My index is relative to the normals of each place. That makes for better comparisons, but I’m not going to say it’s equally useful everywhere. As stated earlier, things don’t work quite the same adjacent to the cold waters of the Bering Sea and Arctic Ocean, so use with caution in those areas.

The index is computed from the three columns inside the bold border, namely the departures from the most recent 30-year averages of high temperature (F), precipitation and number of days with measurable precipitation (>= 0.01″). The first numerical column (ave temperature departure) is the there to further illustrate my earlier point that the average temperature downplays the anomalies of the high temperature, which is what we most experience in spring and summer. In case you are curious here’s the formula: MMI= -0.75*[T(max) departure from normal (deg F)] + 0.5*[precipitation percentage departure from normal] + 0.5*[#days with >= 0.01″ precipitation departure from normal]

I realize there’s a lot of redundancy in the formula: 2 precipitation terms plus the correlation discussed earlier between precipitation and high temperatures. But a close look at some of the data shows the nuances that the MMI brings out. For example, look at Anchorage vs Cordova in the table above.

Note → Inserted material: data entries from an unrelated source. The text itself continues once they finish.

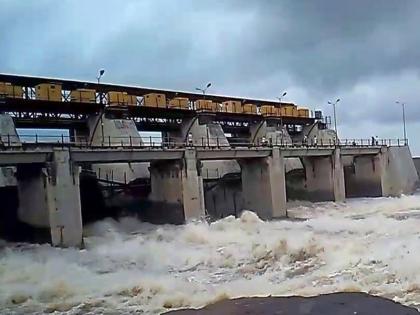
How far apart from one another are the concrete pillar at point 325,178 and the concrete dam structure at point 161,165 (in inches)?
3.2

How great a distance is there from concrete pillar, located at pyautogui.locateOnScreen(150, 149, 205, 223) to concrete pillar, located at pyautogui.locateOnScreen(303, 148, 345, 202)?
13613 millimetres

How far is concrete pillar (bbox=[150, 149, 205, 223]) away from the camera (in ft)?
90.6

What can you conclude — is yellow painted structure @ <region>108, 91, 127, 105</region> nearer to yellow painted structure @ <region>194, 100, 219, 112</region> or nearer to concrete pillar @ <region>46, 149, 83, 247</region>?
yellow painted structure @ <region>194, 100, 219, 112</region>

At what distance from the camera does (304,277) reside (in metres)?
13.5

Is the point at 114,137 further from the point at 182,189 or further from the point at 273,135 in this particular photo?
the point at 273,135

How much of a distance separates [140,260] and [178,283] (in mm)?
5550

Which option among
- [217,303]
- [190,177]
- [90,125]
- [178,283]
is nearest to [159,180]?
[190,177]

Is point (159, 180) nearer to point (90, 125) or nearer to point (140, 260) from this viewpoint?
point (90, 125)

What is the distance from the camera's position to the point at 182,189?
2761 centimetres

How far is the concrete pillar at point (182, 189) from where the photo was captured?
2761 cm

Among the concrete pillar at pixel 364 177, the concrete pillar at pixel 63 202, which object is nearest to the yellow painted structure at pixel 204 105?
the concrete pillar at pixel 364 177

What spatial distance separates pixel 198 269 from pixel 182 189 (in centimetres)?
1109

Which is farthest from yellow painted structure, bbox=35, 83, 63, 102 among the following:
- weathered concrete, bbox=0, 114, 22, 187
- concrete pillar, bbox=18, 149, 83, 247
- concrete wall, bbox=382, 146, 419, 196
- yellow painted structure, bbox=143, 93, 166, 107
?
concrete wall, bbox=382, 146, 419, 196

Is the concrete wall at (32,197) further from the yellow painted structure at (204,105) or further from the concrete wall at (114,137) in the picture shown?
the yellow painted structure at (204,105)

Cooler and wetter (relatively to climate) at Anchorage, but the precipitation came on fewer days than usual, so Cordova’s 9 extra wet days overpowers all that, and by this index it was decidedly miserable in Cordova but a very average May in Anchorage.

How does this May compare to past Mays?

Here’s a time series for each of four key stations in the state, spread between two graphs to avoid congestion:

Lot of ups and downs, but here’s a few observations:

  • 2024 was not too bad when viewed through the lens of history
  • It seems like we’ve been lived through a little less misery as the years have gone by, which is consistent with a warming climate (precipitation changes were weaker influences on the trend.) The entire time series is relative to the most recent 30 year period, which allows us to see this trend. The misery should average to zero over the last 30 years.
  • Bethel and Juneau show larger swings into both misery and bliss over the years and that, I believe, is because they are more maritime vs continental. (Yes, I know Anchorage is on the ocean while Bethel is 50 miles from it, however, Anchorage is mostly surrounded by mountains while Bethel’s terrain is flat and treeless, making it effectively more maritime than Anchorage.) So Bethel is more influenced in May by either cold air blowing off the very cold Bering Sea or warm air from the rapidly warming interior, giving it more variability. Also, when the marine air dominates they can get drizzle, even in the absence of rain-producing storms, which can tick up the number of days of measurable precipitation, a potent part of the misery index. Similar factors apply to Juneau, but to a lesser extent.
  • Those huge spikes on Juneau’s trace to around +12 and -12 for 2012 and 2015 respectively? They are real. In 2012: cold (high temp departure from normal: -8.7F), wet (measurable precipitation on 26 days including 2 with snow!). 2015: very warm (+8.1F) dry (4 days with precip). Another measure: 2012, not a single day broke 60F. In 2015 24 days did and 13 were 70+. Such can be May.

Thanks for reading. I’d love to hear your feedback. Have a blissful June!